走れ、絶望に追いつかれない速さでのシミステツのネタバレレビュー・内容・結末

4.3

このレビューはネタバレを含みます

青春時代の親友、薫が死んだ。薫の死という現実から目を背ける漣。薫の遺した一枚の絵。そこに描かれた「斉木環奈」。彼の大切な存在とは。残した想いとは。漣の知らない薫とは。縋りたい希望とは。

クラブでナンパ、酔っ払いに激昂、居酒屋のトイレの鏡を殴り壊す、押し寄せる絶望。明け方のビルの屋上、差し込む朝日、明日はやってくる。大人はやってくる。大人は絶望か。将来の希望か。飛んでやる。自由に飛び回ってやる。大人へのモラトリアム。薫へのレクイエム。

屋上のシーンはめちゃくちゃよかった。青春を、たしかな今を、力強く、自由に、飛んで、翔んで。

漣は薫の元カノ、理沙子と日本海へ向かって「斉木環奈」を捜し求める。

亡くなってから「お別れ」をする、けじめをつける。踏ん切りをつける。そのための旅だった。薫への想いを、薫との向き合い方を、別れ方を模索する旅。

やっとの思いで見つけた「斉木環奈」は富山のキャバ嬢として働いていた。

「走れ、絶望に追いつかれない速さで」

薫の口にしていた言葉だ。
漣の胸の奥から離れない言葉だ。
そんな言葉は中学生の頃聞いていたビジュアルバンドの歌詞だったという。

絶望はもう、やってきている。

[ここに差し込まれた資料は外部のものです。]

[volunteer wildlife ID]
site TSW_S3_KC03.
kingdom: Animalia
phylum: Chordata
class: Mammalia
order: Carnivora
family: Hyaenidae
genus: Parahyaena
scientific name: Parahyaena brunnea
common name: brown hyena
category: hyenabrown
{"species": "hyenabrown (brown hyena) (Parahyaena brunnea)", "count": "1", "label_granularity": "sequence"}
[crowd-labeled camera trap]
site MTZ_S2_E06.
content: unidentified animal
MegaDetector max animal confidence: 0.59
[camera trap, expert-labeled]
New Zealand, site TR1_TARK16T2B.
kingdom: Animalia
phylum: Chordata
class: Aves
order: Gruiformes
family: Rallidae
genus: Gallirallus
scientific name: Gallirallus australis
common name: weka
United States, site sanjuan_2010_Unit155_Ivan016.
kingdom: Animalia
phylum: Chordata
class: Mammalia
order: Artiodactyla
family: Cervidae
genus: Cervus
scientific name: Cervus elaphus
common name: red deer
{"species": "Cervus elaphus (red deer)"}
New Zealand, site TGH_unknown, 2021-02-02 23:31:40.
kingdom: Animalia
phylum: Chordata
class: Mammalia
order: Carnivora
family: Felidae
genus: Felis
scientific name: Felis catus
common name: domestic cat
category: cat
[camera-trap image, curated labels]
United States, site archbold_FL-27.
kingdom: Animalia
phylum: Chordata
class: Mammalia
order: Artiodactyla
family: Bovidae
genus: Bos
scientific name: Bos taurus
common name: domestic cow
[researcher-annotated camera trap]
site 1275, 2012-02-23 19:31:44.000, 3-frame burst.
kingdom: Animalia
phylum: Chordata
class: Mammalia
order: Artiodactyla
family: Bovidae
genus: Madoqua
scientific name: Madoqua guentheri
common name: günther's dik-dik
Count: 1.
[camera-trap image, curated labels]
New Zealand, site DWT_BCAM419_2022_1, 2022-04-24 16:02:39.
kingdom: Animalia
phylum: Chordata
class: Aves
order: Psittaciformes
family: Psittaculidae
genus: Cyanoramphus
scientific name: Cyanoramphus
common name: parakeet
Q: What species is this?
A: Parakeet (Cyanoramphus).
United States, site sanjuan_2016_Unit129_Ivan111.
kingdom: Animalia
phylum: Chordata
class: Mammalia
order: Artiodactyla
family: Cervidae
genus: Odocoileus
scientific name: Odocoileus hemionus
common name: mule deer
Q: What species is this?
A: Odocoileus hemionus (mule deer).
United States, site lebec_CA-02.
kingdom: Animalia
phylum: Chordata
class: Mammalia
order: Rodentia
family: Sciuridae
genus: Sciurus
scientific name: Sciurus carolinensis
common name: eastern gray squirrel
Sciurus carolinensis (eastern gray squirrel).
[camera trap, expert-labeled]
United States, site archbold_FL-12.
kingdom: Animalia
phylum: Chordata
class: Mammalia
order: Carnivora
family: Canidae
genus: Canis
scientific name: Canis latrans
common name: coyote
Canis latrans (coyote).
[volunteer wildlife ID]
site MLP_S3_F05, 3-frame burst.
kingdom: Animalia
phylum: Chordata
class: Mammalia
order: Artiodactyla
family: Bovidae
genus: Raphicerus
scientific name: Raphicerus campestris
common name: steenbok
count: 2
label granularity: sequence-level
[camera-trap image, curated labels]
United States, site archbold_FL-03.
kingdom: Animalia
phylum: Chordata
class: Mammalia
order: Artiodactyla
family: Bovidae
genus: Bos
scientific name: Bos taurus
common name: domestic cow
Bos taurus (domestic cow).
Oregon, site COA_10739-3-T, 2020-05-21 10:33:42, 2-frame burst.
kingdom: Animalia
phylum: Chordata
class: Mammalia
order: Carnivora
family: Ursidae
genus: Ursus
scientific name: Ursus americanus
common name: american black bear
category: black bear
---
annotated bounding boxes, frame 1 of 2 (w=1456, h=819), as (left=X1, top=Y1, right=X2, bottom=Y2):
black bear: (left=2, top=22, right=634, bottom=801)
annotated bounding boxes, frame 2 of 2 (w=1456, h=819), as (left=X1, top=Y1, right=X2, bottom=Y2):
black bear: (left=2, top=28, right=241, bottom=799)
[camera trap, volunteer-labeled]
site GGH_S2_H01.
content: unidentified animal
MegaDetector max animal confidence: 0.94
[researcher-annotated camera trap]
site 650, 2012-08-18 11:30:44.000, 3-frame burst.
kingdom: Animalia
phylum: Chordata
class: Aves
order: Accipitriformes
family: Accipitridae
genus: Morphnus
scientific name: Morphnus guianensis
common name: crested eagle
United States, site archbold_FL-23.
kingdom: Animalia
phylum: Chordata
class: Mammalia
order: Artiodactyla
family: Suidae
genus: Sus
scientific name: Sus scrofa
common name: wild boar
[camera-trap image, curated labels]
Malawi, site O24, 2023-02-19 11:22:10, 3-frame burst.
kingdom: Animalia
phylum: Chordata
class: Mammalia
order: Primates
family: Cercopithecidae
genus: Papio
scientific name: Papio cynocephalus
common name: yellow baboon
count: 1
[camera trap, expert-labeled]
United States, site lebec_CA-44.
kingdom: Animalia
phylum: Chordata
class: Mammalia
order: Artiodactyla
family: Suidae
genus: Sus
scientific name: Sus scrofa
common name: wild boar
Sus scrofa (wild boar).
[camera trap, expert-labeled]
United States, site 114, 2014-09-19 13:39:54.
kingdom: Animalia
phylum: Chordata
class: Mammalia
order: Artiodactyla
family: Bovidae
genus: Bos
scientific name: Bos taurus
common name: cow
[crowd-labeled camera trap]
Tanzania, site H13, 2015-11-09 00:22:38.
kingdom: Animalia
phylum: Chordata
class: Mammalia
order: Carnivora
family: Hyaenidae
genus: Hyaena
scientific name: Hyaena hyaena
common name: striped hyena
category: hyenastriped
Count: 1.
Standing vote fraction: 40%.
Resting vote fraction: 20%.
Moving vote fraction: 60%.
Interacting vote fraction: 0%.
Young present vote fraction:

漂っている。
絶望がやってきていてはもう遅いのだ。
追いつかれていては、走ったところで無駄だ。
どうすればいい?答えなんかなかった。
だって彼の言葉ではない。彼はもういない。
希望を追い求めたところで。

そんな中、出会った、一枚の絵。
拾った猫、そして空に翔ける飛行機。
父への電話。そして残した絵。
生まれる命。

言葉にはならない、言外の表現が多く、詩的で、捉え切るには難しい印象だが、漣の頭の中を一緒に旅するような気分になれる。彼は何を思い、どう生きるのか。絶望は海で、希望は空で、絶望の色は希望を取り込んでいる。朝はちょっぴり儚げでぼんやりしてて。坂道を自転車で駆け下りると、少しだけ希望に近づける気がした。

絶望から逃げるのではなく、希望を迎えに行こう。